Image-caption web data

_ _ _ _ _

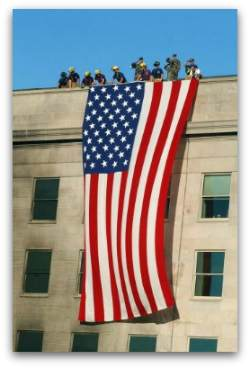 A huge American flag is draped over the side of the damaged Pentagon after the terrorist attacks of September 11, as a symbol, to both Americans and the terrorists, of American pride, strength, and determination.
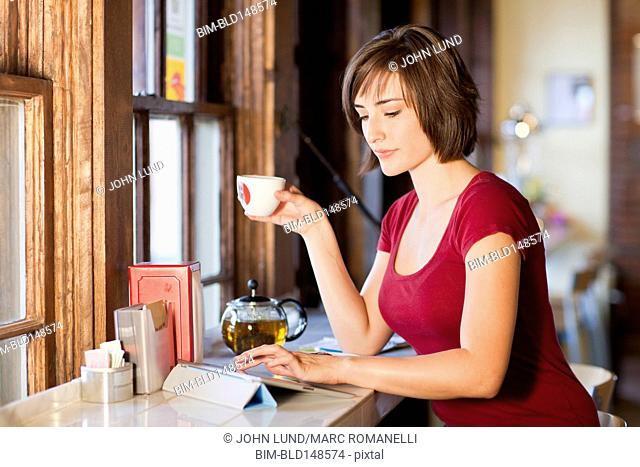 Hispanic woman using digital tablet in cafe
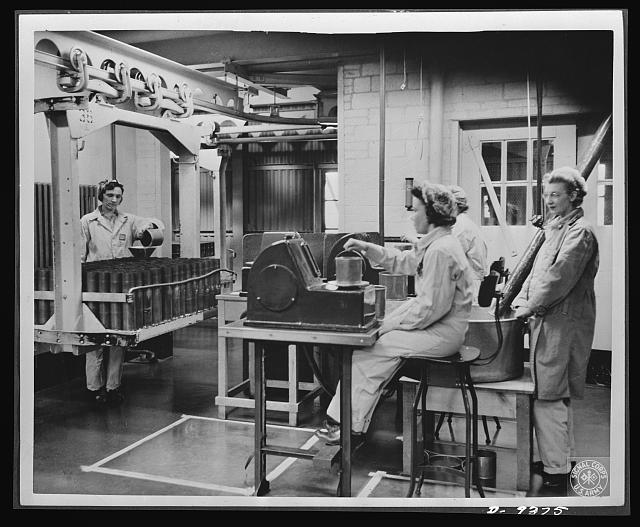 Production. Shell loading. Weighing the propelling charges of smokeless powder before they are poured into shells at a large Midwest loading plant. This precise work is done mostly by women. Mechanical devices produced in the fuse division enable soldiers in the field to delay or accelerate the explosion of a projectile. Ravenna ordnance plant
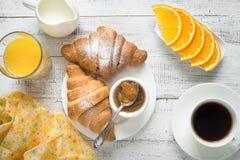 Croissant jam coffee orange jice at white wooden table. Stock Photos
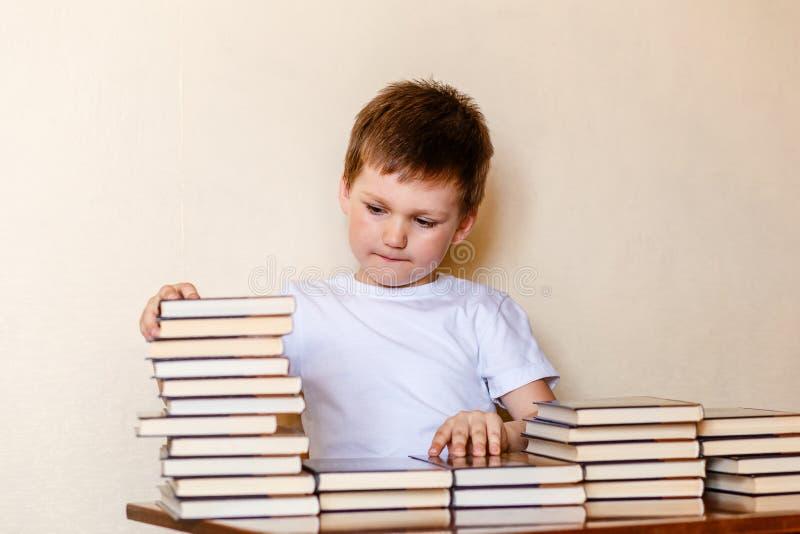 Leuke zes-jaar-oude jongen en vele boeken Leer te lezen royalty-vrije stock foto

_ _ _ _ _

The problem
Each record above is to be returned unchanged, while any picture it holds stays out.

Expected output
 A huge American flag is draped over the side of the damaged Pentagon after the terrorist attacks of September 11, as a symbol, to both Americans and the terrorists, of American pride, strength, and determination.
 Hispanic woman using digital tablet in cafe
 Production. Shell loading. Weighing the propelling charges of smokeless powder before they are poured into shells at a large Midwest loading plant. This precise work is done mostly by women. Mechanical devices produced in the fuse division enable soldiers in the field to delay or accelerate the explosion of a projectile. Ravenna ordnance plant
 Croissant jam coffee orange jice at white wooden table. Stock Photos
 Leuke zes-jaar-oude jongen en vele boeken Leer te lezen royalty-vrije stock foto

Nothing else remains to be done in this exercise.